→ **AUSGANGSTEXT**
Pau­li­ne Vaut­hi­er, 30, ist Wine­ma­ker und zusam­men mit ihrem Vater Alain Co-Direktorin von Châ­teau Aus­o­ne. Mit nur 7,3 Hekt­ar Reben, gele­gen am Ran­de eines Kalk­pla­teaus bei St. Emi­li­on, ist Aus­o­ne wesent­lich klei­ner als Che­val Blanc. Vaut­hiers Fazit des Jahr­gangs 2012 ähnelt dem ihres Kol­le­gen Pierre Lur­ton: ein „klas­si­scher“ Jahr­gang. Inter­es­sant ist aller­dings ihr Zusatz: „…aber nicht aufregend“.

Andrew Black: Der Blend für den 2012er Châ­teau Aus­o­ne ist fer­tig. Wie gut ist der Jahr­gang geworden?

Pau­li­ne Vaut­hi­er: Er ist okay, aber ins­ge­samt kein gro­ßer Jahrgang.

Andrew Black: Ich hät­te ver­mu­tet, Sie sagen: ein tol­ler Jahrgang…?

Pau­li­ne Vaut­hi­er: Wir in Bor­deaux wer­den oft kri­ti­siert, weil wir die neu­en Jahr­gän­ge hypen. Ich sage, wie es ist.

Andrew Black: Ist der 2012er wie der 2011er?

Pau­li­ne Vaut­hi­er: Die Qua­li­tät ist ver­gleich­bar. Es fehlt ihm ein biss­chen an Fleisch. Wir haben uns in der Wein­be­rei­tungs­pha­se mit der Extrak­ti­on zurück­ge­hal­ten, um die schö­ne Frucht nicht kaputt­zu­ma­chen. Es wäre ris­kant gewe­sen zu ver­su­chen, ihm mehr Kör­per zu geben, weil die Trau­ben nicht mehr her­ga­ben. Wir haben die Mai­sche daher sel­te­ner über­ge­pumpt und weni­ge Deles­ta­ges gemacht (Anm.: Oxi­ge­nie­ren der Mai­sche und des Weins, um har­tes Tan­nin wei­cher zu machen).

Andrew Black: 2012 ist aber kein schlech­tes Jahr, oder?

Pau­li­ne Vaut­hi­er: 2012 und 2011 sind klas­si­sche, aber kei­ne auf­re­gen­den Jahr­gän­ge. Der 2011er hat sich im Fass ver­bes­sert. Ich hof­fe, der 2012er ver­bes­sert sich auch.

Andrew Black: Aber 2012 ist weit ent­fernt von den Super-Jahrgängen 2009 und 2010?

→ **DATENAUSZÜGE**
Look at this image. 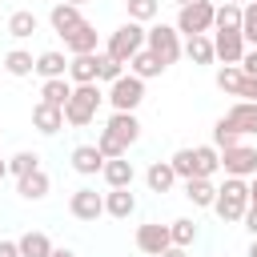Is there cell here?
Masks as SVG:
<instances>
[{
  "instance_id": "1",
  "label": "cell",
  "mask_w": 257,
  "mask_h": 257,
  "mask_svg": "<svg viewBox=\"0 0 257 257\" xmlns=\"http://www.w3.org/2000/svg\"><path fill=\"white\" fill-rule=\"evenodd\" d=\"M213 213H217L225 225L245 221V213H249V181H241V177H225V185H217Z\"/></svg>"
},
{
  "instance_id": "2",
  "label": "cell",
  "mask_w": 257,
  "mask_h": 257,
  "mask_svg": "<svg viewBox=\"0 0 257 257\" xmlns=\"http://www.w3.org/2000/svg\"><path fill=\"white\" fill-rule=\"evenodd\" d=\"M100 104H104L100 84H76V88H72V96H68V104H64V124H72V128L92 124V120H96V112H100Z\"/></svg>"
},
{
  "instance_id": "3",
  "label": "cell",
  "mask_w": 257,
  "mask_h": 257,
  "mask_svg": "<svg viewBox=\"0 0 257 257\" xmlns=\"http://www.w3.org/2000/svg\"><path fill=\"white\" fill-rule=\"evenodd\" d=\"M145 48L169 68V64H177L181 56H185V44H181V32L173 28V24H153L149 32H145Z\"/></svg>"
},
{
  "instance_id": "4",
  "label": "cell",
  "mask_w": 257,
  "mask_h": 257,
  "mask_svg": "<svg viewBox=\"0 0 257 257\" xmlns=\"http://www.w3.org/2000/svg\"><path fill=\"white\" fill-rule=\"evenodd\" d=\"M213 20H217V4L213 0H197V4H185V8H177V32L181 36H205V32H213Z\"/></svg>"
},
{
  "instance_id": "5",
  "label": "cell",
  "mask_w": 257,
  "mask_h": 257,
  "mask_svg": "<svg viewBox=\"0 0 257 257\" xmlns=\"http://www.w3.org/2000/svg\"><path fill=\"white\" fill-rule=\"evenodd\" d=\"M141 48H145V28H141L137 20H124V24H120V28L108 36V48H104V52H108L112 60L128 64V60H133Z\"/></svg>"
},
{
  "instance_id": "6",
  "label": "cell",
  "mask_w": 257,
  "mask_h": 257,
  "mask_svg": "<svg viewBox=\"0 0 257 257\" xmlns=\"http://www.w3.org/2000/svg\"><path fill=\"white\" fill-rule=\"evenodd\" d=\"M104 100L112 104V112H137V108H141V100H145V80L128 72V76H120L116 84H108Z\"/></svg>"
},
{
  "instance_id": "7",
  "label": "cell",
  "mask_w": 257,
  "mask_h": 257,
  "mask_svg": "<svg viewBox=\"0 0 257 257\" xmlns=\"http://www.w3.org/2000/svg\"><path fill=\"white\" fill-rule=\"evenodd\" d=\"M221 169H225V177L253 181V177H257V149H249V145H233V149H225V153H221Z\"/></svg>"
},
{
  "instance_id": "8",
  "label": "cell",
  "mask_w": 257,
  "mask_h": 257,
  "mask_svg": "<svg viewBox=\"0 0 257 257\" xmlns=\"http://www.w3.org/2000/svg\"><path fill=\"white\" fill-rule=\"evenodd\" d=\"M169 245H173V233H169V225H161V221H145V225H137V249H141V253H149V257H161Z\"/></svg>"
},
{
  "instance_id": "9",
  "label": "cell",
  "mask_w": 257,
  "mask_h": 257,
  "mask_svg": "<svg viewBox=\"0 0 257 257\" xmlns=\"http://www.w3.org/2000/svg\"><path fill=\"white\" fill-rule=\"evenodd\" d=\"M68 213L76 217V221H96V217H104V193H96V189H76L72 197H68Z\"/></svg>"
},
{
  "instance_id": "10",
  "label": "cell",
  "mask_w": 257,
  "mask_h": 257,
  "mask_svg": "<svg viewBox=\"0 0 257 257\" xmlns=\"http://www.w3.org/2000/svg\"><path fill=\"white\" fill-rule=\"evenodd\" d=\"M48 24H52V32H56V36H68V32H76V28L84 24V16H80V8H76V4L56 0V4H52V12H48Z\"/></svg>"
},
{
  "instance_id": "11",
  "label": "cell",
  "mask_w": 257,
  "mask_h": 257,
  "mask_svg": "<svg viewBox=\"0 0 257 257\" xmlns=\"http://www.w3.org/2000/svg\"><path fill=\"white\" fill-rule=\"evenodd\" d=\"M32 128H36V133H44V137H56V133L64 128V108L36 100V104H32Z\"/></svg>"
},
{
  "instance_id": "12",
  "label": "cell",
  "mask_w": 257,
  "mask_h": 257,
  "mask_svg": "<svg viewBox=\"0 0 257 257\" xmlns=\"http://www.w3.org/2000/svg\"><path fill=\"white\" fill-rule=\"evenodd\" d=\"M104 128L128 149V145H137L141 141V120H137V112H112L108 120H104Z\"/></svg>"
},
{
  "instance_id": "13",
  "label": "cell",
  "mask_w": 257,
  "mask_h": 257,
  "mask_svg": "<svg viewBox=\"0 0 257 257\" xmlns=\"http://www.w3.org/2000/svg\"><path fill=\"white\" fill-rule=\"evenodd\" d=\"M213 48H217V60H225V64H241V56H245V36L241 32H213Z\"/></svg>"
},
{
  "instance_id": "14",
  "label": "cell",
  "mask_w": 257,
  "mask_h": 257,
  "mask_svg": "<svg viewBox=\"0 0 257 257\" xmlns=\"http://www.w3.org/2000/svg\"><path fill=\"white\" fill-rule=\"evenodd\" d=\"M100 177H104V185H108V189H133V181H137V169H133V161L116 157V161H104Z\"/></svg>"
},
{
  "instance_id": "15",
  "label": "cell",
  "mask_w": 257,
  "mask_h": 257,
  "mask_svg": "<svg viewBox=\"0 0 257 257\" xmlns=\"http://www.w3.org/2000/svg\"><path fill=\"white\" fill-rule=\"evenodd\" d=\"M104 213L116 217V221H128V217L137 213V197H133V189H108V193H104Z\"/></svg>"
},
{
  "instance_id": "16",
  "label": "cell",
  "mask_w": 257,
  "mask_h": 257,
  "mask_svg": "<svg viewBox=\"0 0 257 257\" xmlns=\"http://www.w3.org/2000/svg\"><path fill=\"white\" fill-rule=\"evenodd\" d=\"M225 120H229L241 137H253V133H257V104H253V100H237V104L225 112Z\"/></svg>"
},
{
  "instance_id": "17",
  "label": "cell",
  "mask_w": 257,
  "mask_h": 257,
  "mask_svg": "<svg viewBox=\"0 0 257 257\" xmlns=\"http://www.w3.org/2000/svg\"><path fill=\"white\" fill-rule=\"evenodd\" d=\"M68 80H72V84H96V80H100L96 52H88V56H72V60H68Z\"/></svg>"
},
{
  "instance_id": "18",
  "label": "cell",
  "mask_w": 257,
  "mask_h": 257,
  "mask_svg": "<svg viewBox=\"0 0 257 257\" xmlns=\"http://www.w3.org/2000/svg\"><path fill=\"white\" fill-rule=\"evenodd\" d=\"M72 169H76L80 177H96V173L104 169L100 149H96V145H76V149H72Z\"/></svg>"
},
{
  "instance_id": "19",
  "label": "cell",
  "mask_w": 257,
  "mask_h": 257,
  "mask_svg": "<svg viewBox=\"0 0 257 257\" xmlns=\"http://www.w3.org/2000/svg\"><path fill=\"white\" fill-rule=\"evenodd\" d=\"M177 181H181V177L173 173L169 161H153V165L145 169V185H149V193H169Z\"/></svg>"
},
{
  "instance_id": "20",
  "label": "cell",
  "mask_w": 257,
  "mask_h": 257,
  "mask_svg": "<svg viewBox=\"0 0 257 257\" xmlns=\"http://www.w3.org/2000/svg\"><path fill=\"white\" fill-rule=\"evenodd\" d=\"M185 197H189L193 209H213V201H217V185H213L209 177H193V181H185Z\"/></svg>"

→ **KURZAUFGABE**
Geben Sie den Abschnitt des Interviews wörtlich wieder, der mit „Pau­li­ne Vaut­hi­er, 30, ist“ beginnt und bis einschließlich „ein tol­ler Jahrgang…?“ reicht. Maßgeblich ist allein das Interview.

→ **LÖSUNG**
Pau­li­ne Vaut­hi­er, 30, ist Wine­ma­ker und zusam­men mit ihrem Vater Alain Co-Direktorin von Châ­teau Aus­o­ne. Mit nur 7,3 Hekt­ar Reben, gele­gen am Ran­de eines Kalk­pla­teaus bei St. Emi­li­on, ist Aus­o­ne wesent­lich klei­ner als Che­val Blanc. Vaut­hiers Fazit des Jahr­gangs 2012 ähnelt dem ihres Kol­le­gen Pierre Lur­ton: ein „klas­si­scher“ Jahr­gang. Inter­es­sant ist aller­dings ihr Zusatz: „…aber nicht aufregend“.

Andrew Black: Der Blend für den 2012er Châ­teau Aus­o­ne ist fer­tig. Wie gut ist der Jahr­gang geworden?

Pau­li­ne Vaut­hi­er: Er ist okay, aber ins­ge­samt kein gro­ßer Jahrgang.

Andrew Black: Ich hät­te ver­mu­tet, Sie sagen: ein tol­ler Jahrgang…?